Краткая история немецкого искусства XX века
Рейтинг:
Голосуй за статью.
0
Автор: Анна Толстова. Коммерсантъ Weekend
Ханс Хартунг, Рудольф Шварцкоглер, Ансельм Кифер — формально это художники трех разных стран, Франции, Австрии и Германии, но по рождению все они были немцами, и тот, кто бежал от своей немецкости во Францию, и тот, кто родился в Вене после аншлюса. Однако дело не только в гражданстве — каждому из них досталась своя порция немецкой вины и немецкой травмы.
Французские энциклопедии называют его французским художником, иногда прибавляя фразу про немецкое происхождение: он получил французское гражданство в 1946 году — вместе с Военным крестом. Однако французами — согласно словарям и справочникам — становились почти все художники Парижской школы, особенно те, кого ставят в первый ряд. До недавних пор Ханс Хартунг (1904–1989) в первых рядах не стоял, зато сегодня его считают не просто крупнейшим представителем информель, но одним из тех немногих, возможно, вообще единственным, кто еще в 1920-е предвосхитил живопись жеста — за двадцать лет до Поллока. Впрочем, его принадлежность к Парижской или какой-либо другой школе проблематична — он, несмотря на все уроки, полученные в академиях Лейпцига, Дрездена, Мюнхена и Парижа, был, в сущности, самоучкой. И если верить самому художнику, его система абстракции, основополагающий принцип которой — россыпь длинных штрихов на контрастном фоне, как если бы бумагу или холст отхлестали хлыстом, была изобретена еще в школьные годы, когда его, подростка, занимал образ молнии. Но так или иначе немногочисленные ранние работы Хартунга фиксируют рождение жеста в начале 1920-х годов — на протяжении всей его творческой жизни жест этот мало менялся.

Задание 1: Перепишите из статьи о немецком искусстве XX века всё от слов «Краткая история немецкого» до слов «и немецкой травмы.» включительно.
Задание 2: Допишите следующую часть статьи о немецком искусстве XX века, начав сразу после её последнего предложения.

Имеющиеся данные:
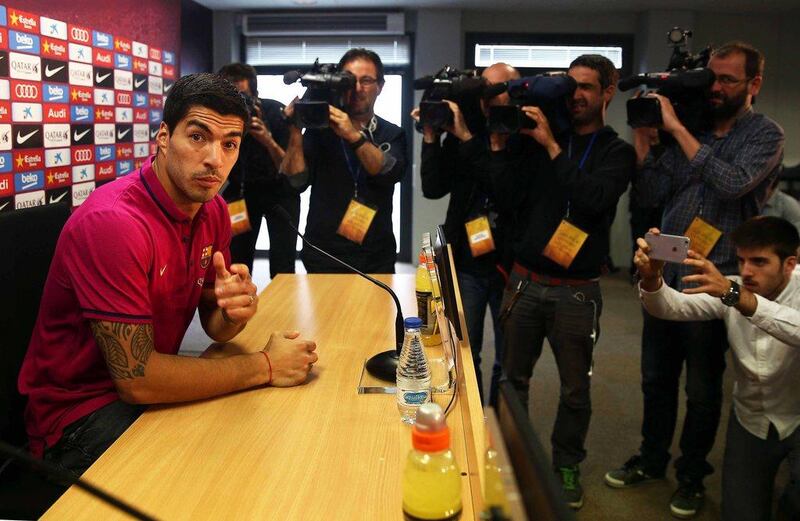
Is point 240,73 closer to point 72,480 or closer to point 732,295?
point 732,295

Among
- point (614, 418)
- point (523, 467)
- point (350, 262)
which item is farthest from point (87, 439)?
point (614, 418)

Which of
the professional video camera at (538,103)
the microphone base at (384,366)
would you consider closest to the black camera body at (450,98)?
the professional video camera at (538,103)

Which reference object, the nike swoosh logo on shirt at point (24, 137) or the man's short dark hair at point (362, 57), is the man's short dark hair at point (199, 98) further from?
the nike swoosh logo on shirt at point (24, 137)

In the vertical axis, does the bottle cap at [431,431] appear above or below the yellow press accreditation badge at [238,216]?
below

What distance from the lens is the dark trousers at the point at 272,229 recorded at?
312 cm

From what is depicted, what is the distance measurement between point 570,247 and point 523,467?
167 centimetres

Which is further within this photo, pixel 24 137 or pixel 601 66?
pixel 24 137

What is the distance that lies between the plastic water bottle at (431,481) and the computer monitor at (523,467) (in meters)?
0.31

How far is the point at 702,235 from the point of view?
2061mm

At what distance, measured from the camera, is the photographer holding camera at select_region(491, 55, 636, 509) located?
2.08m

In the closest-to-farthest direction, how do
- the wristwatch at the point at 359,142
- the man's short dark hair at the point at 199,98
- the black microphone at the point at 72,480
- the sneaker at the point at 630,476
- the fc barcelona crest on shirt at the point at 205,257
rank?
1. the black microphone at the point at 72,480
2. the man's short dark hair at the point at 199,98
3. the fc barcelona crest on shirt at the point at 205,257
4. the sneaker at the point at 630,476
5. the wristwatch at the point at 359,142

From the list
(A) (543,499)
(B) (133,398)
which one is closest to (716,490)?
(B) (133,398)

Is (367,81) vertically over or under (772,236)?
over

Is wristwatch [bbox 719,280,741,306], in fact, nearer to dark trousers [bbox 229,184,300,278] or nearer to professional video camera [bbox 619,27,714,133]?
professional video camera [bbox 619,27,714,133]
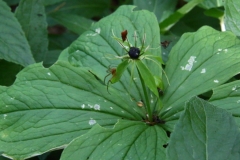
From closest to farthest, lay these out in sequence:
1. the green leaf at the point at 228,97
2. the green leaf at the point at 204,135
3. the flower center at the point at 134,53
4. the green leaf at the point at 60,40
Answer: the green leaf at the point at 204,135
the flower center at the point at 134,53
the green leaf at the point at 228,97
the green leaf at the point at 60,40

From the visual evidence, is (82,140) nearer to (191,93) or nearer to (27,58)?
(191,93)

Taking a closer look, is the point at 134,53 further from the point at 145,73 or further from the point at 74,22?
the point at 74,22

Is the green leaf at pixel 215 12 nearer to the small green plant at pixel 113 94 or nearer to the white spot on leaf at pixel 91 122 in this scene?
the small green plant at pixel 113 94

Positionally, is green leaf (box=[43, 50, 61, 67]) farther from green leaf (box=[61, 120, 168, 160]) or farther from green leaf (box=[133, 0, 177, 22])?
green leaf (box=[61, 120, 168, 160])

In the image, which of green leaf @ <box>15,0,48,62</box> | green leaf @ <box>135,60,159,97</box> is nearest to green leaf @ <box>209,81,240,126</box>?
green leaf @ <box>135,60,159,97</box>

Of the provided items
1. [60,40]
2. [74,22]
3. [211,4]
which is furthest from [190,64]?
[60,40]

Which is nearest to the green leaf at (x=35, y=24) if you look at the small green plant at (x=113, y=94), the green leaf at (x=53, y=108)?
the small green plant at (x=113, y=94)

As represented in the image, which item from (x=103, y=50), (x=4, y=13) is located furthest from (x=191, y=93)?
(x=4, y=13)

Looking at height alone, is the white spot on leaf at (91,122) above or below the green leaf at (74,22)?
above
==
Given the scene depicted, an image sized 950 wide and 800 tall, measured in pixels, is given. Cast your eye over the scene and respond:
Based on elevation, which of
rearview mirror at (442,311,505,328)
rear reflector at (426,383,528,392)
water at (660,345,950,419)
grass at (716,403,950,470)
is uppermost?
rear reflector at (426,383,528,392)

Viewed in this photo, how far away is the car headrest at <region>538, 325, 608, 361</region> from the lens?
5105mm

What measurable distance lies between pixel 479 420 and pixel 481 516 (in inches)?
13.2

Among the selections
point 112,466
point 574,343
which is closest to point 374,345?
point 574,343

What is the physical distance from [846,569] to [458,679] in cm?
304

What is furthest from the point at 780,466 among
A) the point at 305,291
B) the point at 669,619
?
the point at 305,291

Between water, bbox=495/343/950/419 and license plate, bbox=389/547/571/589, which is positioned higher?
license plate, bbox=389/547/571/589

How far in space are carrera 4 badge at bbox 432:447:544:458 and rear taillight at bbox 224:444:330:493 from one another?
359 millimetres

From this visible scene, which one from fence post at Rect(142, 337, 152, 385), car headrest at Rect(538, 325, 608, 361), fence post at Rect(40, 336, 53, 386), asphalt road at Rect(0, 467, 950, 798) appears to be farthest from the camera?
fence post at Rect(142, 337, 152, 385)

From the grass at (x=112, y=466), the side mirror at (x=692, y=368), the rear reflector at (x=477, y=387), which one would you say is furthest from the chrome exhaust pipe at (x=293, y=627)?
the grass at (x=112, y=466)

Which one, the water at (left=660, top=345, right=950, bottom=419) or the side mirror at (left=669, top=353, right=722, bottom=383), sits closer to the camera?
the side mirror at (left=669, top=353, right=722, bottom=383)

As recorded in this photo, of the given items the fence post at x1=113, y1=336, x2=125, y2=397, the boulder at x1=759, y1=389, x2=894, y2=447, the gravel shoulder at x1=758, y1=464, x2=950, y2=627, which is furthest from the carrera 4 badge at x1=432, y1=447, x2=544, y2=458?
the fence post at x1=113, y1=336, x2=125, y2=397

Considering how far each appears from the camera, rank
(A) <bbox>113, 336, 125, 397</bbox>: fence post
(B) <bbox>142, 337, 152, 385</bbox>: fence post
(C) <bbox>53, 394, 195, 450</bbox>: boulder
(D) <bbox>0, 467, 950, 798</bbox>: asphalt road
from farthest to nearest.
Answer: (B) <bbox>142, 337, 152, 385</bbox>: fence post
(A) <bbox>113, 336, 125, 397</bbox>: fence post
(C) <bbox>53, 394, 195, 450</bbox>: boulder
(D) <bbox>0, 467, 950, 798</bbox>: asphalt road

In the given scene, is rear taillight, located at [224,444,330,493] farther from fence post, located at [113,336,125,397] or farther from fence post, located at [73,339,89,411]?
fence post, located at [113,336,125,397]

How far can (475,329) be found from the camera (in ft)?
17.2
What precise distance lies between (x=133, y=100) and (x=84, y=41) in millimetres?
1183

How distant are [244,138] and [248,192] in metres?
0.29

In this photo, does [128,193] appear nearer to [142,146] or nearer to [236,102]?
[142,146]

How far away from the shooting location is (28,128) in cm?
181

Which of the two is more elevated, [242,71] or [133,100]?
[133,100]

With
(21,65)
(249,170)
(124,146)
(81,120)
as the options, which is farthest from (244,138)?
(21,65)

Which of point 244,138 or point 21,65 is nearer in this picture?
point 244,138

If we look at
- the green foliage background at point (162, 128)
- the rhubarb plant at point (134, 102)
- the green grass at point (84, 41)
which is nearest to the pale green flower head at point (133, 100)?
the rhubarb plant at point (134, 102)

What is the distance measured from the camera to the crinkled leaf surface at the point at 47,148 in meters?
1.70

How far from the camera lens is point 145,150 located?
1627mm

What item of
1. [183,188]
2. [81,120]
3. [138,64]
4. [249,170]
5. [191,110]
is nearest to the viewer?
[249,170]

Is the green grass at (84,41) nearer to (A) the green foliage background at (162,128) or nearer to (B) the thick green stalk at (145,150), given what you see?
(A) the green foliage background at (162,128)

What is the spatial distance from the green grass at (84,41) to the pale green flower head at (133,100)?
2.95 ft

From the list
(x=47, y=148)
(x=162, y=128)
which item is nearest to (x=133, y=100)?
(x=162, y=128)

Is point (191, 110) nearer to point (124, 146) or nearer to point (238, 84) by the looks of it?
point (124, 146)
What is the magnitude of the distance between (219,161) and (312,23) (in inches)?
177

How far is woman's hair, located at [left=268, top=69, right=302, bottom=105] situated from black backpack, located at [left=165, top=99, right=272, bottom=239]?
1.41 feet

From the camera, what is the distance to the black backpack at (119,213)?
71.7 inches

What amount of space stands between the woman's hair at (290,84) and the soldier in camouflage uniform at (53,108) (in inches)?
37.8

Письменный ответ 1:
Краткая история немецкого искусства XX века
Рейтинг:
Голосуй за статью.
0
Автор: Анна Толстова. Коммерсантъ Weekend
Ханс Хартунг, Рудольф Шварцкоглер, Ансельм Кифер — формально это художники трех разных стран, Франции, Австрии и Германии, но по рождению все они были немцами, и тот, кто бежал от своей немецкости во Францию, и тот, кто родился в Вене после аншлюса. Однако дело не только в гражданстве — каждому из них досталась своя порция немецкой вины и немецкой травмы.

Письменный ответ 2:
Карьера Хартунга в Париже до войны, при всех его дружеских и семейных (он был женат на дочери Хулио Гонсалеса) связях, не складывалась — ценителей живописи жеста за двадцать лет до Поллока почти не находилось. В середине 1930-х он даже сделал попытку вернуться в Германию, но, оказавшись в гестапо, быстро осознал, что разногласия с режимом у него не только эстетические. В 1939-м Хартунг вступит в Иностранный легион, будет воевать в Северной Африке и на востоке Франции, потеряет ногу — ранение, гангрена, ампутация, нагноение, вторая ампутация, протез и костыли. В 1945-м вернется в Париж героем — героем войны и героем нового, жаждущего обновления искусства, которое вдруг обратит внимание на всех довоенных неудачников вроде Жана Дюбюффе или Жана Фотрие. Переживет и славу, и забвение, и вторую славу — сегодня, когда в академическую моду вошли trauma studies, исследования травмы, жест Хартунга, похожий на удар хлыста и на оставленную им рану, воспринимается в контексте его военного опыта.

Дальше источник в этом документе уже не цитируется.